Entries on spatial positioning:

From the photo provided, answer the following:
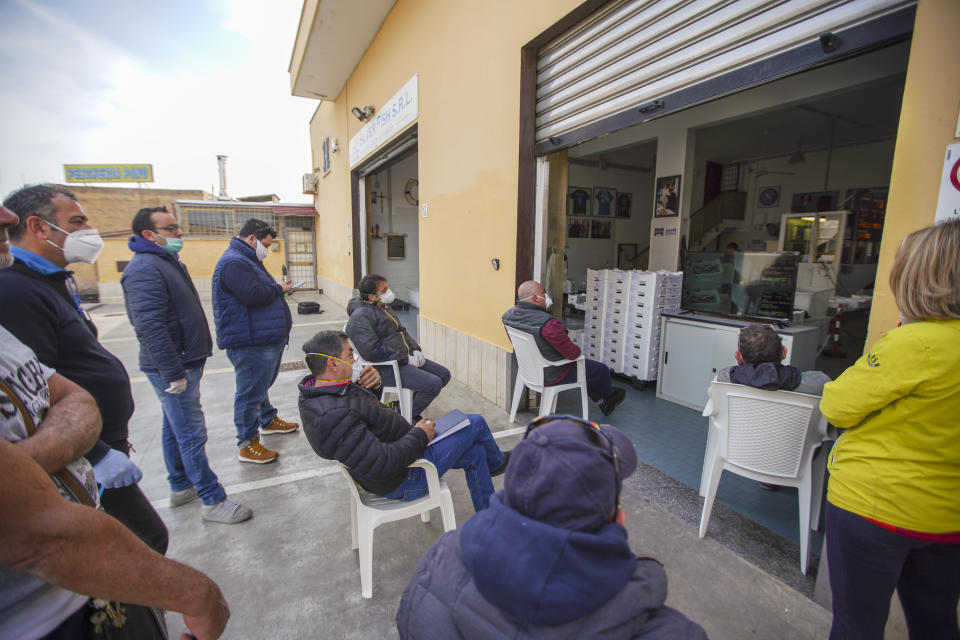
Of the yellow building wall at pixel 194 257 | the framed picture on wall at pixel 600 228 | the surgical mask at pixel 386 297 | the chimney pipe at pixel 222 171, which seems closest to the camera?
the surgical mask at pixel 386 297

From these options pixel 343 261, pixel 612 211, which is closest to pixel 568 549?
pixel 343 261

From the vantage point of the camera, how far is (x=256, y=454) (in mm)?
3176

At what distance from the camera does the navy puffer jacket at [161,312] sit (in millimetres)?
2303

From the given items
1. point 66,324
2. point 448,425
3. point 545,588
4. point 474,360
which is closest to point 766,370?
point 448,425

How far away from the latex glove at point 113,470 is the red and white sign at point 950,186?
283cm

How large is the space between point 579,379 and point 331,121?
9.94 metres

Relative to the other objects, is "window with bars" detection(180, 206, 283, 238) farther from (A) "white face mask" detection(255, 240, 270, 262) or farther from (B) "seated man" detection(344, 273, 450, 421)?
(B) "seated man" detection(344, 273, 450, 421)

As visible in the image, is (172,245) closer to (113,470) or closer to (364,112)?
(113,470)

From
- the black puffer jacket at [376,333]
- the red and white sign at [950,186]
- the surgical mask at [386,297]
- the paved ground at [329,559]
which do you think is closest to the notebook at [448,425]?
the paved ground at [329,559]

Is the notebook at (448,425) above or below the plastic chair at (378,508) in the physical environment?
above

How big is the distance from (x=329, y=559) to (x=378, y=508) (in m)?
0.56

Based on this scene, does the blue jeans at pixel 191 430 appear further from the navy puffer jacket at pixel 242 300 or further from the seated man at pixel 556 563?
the seated man at pixel 556 563

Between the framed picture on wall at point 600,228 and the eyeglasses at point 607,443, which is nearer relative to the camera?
the eyeglasses at point 607,443

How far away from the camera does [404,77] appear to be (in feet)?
19.2
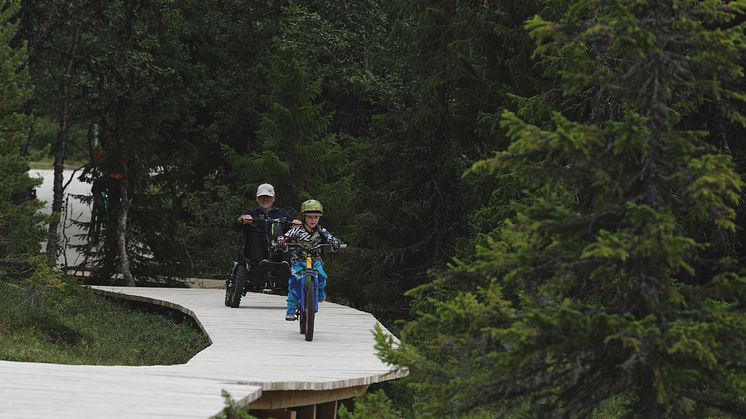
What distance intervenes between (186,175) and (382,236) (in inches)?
340

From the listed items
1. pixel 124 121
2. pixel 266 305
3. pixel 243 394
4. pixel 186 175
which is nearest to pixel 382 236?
pixel 266 305

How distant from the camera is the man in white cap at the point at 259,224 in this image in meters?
15.2

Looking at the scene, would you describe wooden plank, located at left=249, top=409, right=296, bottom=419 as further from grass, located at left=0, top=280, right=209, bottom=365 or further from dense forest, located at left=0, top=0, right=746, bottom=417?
grass, located at left=0, top=280, right=209, bottom=365

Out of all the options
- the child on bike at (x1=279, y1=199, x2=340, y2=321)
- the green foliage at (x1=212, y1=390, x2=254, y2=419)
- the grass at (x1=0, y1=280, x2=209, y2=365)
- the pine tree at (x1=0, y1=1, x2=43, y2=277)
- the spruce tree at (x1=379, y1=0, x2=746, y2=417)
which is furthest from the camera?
the pine tree at (x1=0, y1=1, x2=43, y2=277)

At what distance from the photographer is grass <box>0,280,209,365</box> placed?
42.5 feet

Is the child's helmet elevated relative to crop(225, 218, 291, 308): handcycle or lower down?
elevated

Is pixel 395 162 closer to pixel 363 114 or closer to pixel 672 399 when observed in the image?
pixel 363 114

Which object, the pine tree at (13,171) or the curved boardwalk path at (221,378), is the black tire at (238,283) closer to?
the curved boardwalk path at (221,378)

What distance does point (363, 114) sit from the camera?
27.0m

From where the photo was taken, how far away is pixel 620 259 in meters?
6.75

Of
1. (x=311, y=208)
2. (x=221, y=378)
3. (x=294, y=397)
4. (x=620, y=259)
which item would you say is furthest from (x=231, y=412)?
(x=311, y=208)

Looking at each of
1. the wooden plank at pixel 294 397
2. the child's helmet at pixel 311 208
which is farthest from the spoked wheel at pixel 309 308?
the wooden plank at pixel 294 397

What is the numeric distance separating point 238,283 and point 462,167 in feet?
13.4

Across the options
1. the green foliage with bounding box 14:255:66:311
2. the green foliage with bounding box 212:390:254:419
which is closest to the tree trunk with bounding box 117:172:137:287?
the green foliage with bounding box 14:255:66:311
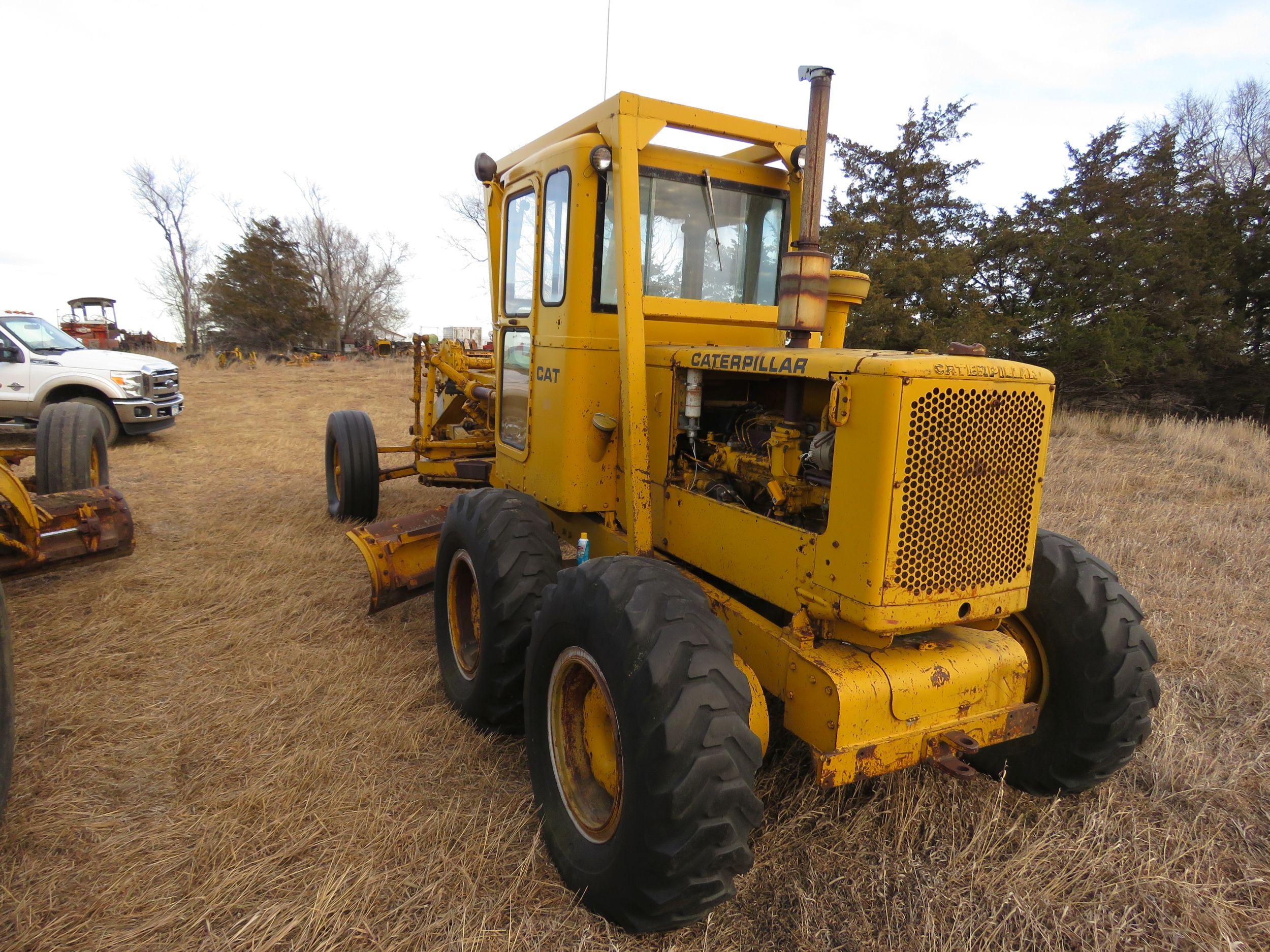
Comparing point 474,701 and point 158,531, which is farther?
point 158,531

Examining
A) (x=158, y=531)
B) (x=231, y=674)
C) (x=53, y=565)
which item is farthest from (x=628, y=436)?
(x=158, y=531)

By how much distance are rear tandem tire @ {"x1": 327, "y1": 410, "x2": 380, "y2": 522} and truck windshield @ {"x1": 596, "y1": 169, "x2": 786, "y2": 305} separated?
146 inches

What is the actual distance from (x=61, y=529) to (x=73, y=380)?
695 cm

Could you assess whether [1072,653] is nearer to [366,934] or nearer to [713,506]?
[713,506]

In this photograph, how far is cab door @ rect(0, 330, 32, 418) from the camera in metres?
Answer: 9.86

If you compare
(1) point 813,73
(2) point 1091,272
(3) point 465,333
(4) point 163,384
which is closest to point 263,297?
(3) point 465,333

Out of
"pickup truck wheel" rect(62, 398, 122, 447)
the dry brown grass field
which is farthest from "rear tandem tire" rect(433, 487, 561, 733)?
"pickup truck wheel" rect(62, 398, 122, 447)

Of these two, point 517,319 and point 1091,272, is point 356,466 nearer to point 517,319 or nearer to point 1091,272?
point 517,319

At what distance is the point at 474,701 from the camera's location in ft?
11.3

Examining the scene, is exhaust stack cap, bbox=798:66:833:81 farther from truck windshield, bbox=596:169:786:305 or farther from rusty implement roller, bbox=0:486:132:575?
rusty implement roller, bbox=0:486:132:575

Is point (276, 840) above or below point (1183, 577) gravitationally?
below

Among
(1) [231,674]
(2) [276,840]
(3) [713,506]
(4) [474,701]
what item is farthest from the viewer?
(1) [231,674]

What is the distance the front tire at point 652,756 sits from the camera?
214 cm

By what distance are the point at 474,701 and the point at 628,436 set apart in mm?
1425
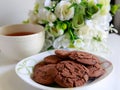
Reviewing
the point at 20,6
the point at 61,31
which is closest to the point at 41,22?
the point at 61,31

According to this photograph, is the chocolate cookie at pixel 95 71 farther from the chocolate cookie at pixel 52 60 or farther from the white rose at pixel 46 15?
the white rose at pixel 46 15

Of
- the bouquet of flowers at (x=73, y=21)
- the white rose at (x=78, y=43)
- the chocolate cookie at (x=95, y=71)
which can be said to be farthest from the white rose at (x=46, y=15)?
the chocolate cookie at (x=95, y=71)

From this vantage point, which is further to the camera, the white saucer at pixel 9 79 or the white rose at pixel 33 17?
the white rose at pixel 33 17

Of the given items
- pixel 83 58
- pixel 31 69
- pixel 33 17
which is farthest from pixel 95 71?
pixel 33 17

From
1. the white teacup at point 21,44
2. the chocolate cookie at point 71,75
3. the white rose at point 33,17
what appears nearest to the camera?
the chocolate cookie at point 71,75

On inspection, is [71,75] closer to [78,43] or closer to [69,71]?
[69,71]

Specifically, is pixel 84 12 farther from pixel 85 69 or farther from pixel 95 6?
pixel 85 69
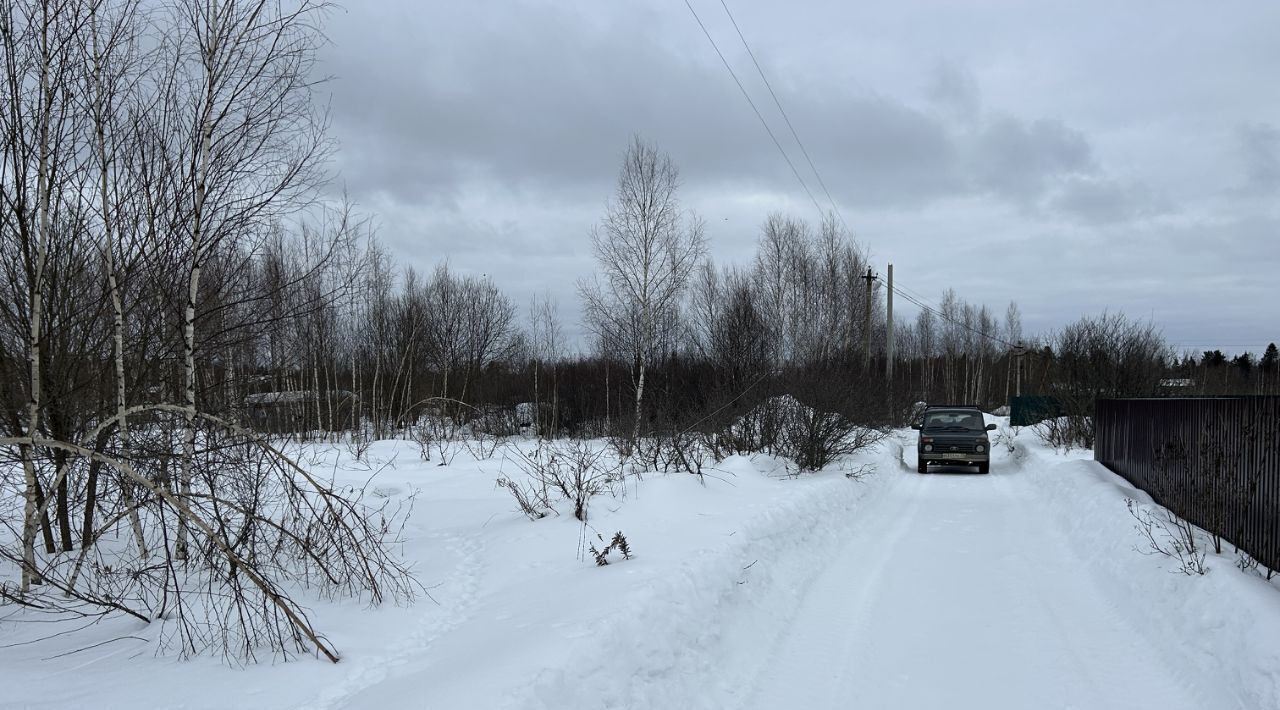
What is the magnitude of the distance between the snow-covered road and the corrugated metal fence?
1.47 meters

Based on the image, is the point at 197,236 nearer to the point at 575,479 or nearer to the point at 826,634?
the point at 575,479

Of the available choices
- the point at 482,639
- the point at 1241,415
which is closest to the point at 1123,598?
the point at 1241,415

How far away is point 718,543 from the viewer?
7594 millimetres

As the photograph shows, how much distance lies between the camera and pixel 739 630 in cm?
598

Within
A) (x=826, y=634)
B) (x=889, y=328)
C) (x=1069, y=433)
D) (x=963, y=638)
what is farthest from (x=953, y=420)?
(x=826, y=634)

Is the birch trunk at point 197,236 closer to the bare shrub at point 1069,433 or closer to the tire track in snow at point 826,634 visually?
the tire track in snow at point 826,634

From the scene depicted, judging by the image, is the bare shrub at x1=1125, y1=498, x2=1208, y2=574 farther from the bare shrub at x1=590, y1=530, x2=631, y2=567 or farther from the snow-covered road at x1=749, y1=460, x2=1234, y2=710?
the bare shrub at x1=590, y1=530, x2=631, y2=567

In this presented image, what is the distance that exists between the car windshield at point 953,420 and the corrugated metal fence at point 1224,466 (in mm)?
9046

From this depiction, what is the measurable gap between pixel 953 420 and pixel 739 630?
16.8 m

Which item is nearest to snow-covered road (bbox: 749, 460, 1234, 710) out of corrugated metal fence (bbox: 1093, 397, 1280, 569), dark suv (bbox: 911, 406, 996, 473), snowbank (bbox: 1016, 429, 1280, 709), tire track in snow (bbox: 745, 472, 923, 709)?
tire track in snow (bbox: 745, 472, 923, 709)

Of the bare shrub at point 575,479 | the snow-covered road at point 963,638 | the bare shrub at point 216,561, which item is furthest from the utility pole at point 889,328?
the bare shrub at point 216,561

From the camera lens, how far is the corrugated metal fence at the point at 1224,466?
706 cm

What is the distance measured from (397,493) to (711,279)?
102 ft

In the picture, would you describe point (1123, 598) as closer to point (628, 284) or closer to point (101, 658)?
point (101, 658)
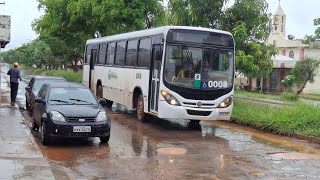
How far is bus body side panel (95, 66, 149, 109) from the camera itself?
51.9ft

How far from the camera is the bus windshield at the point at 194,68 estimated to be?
14.1 meters

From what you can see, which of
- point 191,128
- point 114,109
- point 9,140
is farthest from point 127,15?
point 9,140

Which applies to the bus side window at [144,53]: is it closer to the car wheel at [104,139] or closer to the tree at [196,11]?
the car wheel at [104,139]

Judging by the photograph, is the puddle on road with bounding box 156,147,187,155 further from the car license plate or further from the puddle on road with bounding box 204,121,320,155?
the puddle on road with bounding box 204,121,320,155

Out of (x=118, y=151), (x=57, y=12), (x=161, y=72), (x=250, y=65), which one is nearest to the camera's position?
(x=118, y=151)

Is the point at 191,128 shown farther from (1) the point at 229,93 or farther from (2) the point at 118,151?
(2) the point at 118,151

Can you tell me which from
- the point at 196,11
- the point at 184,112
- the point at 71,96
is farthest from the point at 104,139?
the point at 196,11

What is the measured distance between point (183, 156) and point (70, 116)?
2.82 m

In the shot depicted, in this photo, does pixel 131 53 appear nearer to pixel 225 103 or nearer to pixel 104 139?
pixel 225 103

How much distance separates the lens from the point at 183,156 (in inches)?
406

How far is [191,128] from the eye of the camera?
1528 centimetres

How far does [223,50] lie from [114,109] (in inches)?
314

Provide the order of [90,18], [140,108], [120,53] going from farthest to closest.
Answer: [90,18], [120,53], [140,108]

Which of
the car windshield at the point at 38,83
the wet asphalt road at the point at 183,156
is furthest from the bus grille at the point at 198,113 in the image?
the car windshield at the point at 38,83
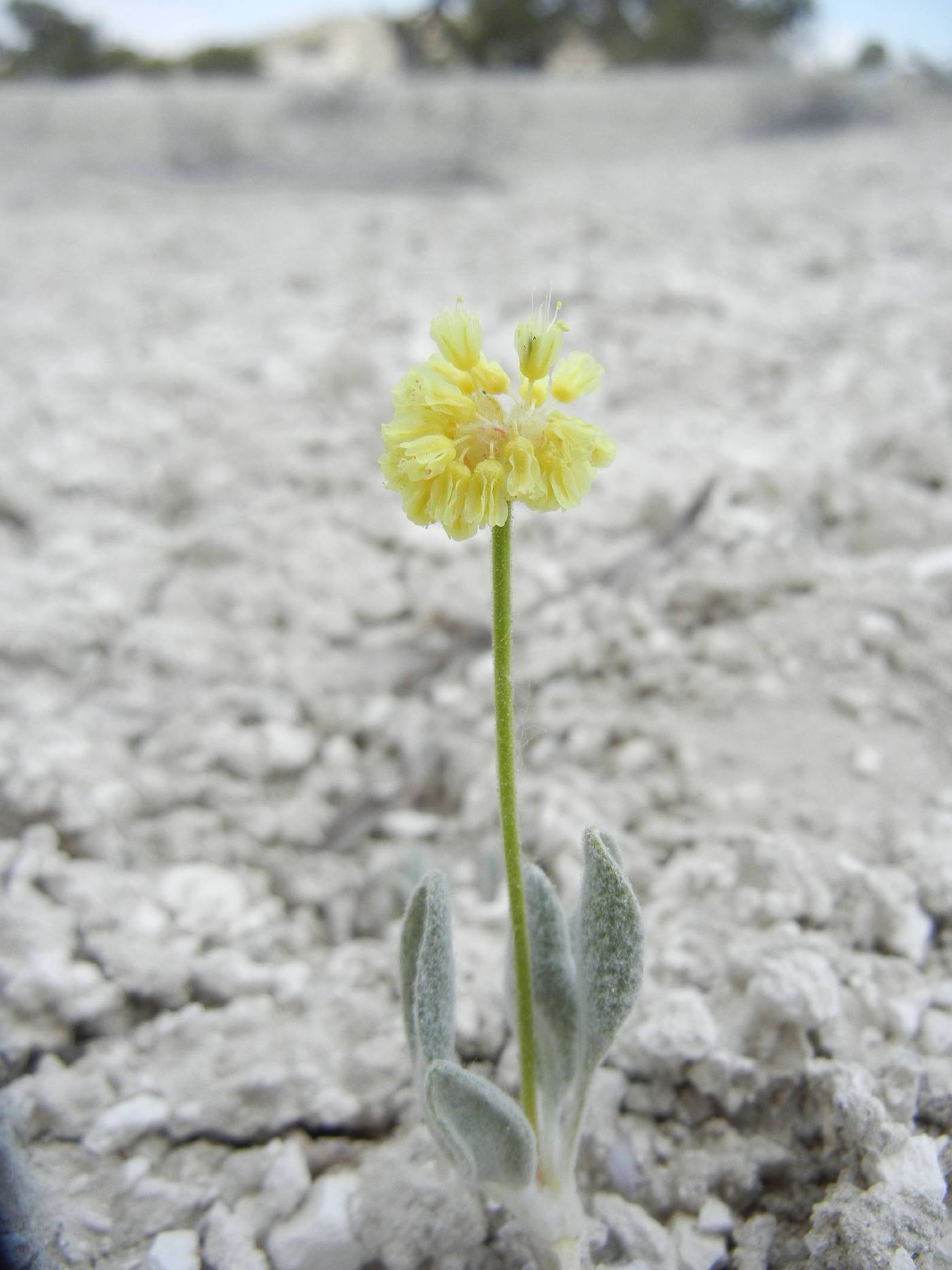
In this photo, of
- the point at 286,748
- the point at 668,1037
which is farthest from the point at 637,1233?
the point at 286,748

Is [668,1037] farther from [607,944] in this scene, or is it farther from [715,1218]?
[607,944]

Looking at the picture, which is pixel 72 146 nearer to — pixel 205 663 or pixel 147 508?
pixel 147 508

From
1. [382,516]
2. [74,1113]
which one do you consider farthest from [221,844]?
[382,516]

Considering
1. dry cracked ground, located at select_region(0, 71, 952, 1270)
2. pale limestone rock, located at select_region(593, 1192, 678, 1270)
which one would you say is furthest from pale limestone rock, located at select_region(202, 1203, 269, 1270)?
pale limestone rock, located at select_region(593, 1192, 678, 1270)

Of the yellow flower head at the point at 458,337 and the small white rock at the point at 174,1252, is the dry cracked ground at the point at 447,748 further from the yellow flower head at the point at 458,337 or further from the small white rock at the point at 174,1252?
the yellow flower head at the point at 458,337

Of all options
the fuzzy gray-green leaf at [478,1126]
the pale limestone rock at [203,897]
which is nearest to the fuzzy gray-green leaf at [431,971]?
the fuzzy gray-green leaf at [478,1126]

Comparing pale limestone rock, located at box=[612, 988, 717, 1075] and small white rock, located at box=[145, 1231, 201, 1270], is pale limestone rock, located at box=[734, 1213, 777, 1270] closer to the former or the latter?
pale limestone rock, located at box=[612, 988, 717, 1075]
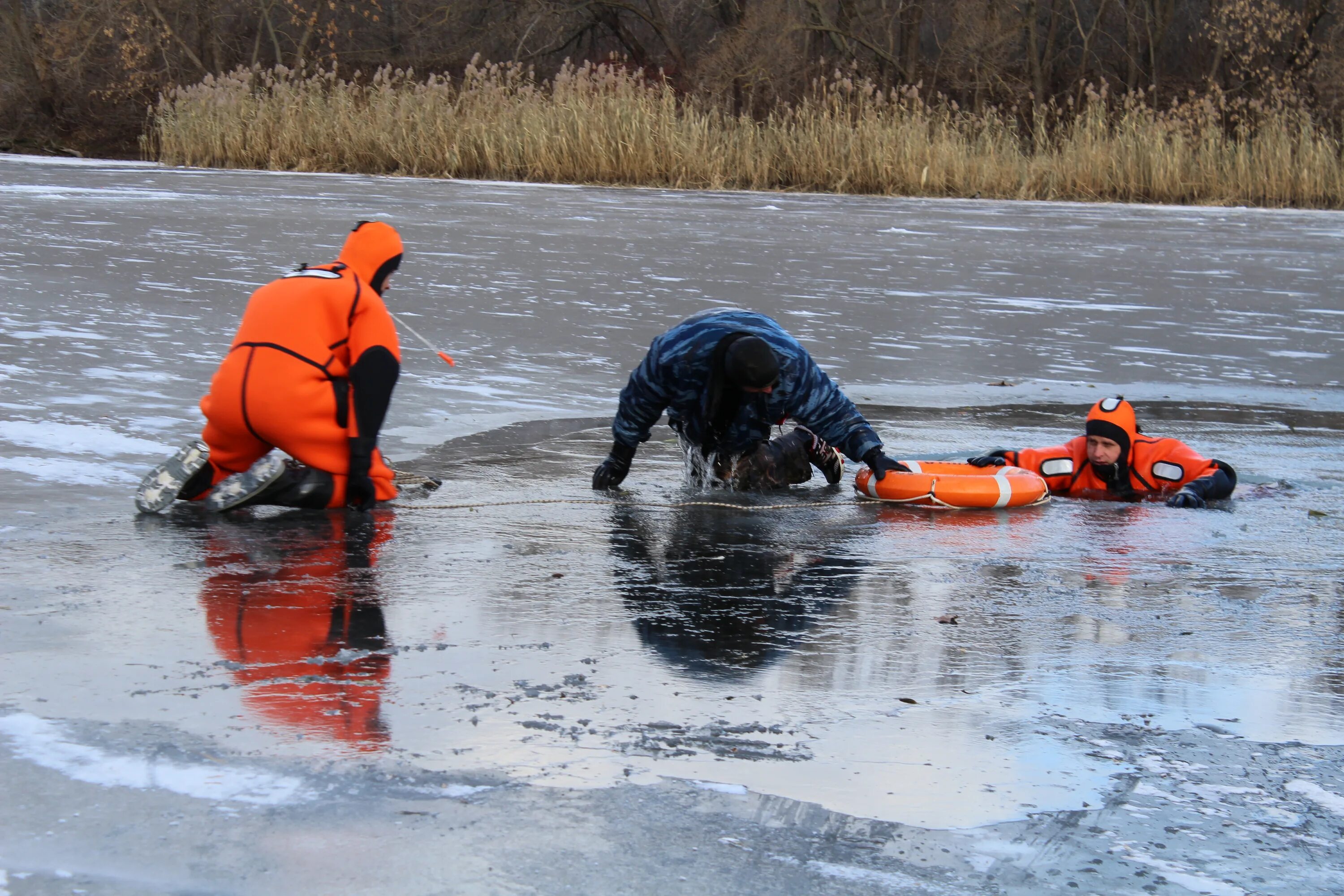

> What is asked: Which lines of the items above contain the word "metal"? Pick out each of them and copy it in full.

> Solution for this task:
What is the magnitude of the distance between the snow-covered road and the corrugated metal fence?
In this presented image, what is the distance that exists between the car windshield at point 953,420 and the corrugated metal fence at point 1224,466 (in mm)?
Which item is nearest to snow-covered road (bbox: 749, 460, 1234, 710) out of corrugated metal fence (bbox: 1093, 397, 1280, 569), dark suv (bbox: 911, 406, 996, 473), snowbank (bbox: 1016, 429, 1280, 709), tire track in snow (bbox: 745, 472, 923, 709)?
From the camera lens, how far is the corrugated metal fence at the point at 1224,466?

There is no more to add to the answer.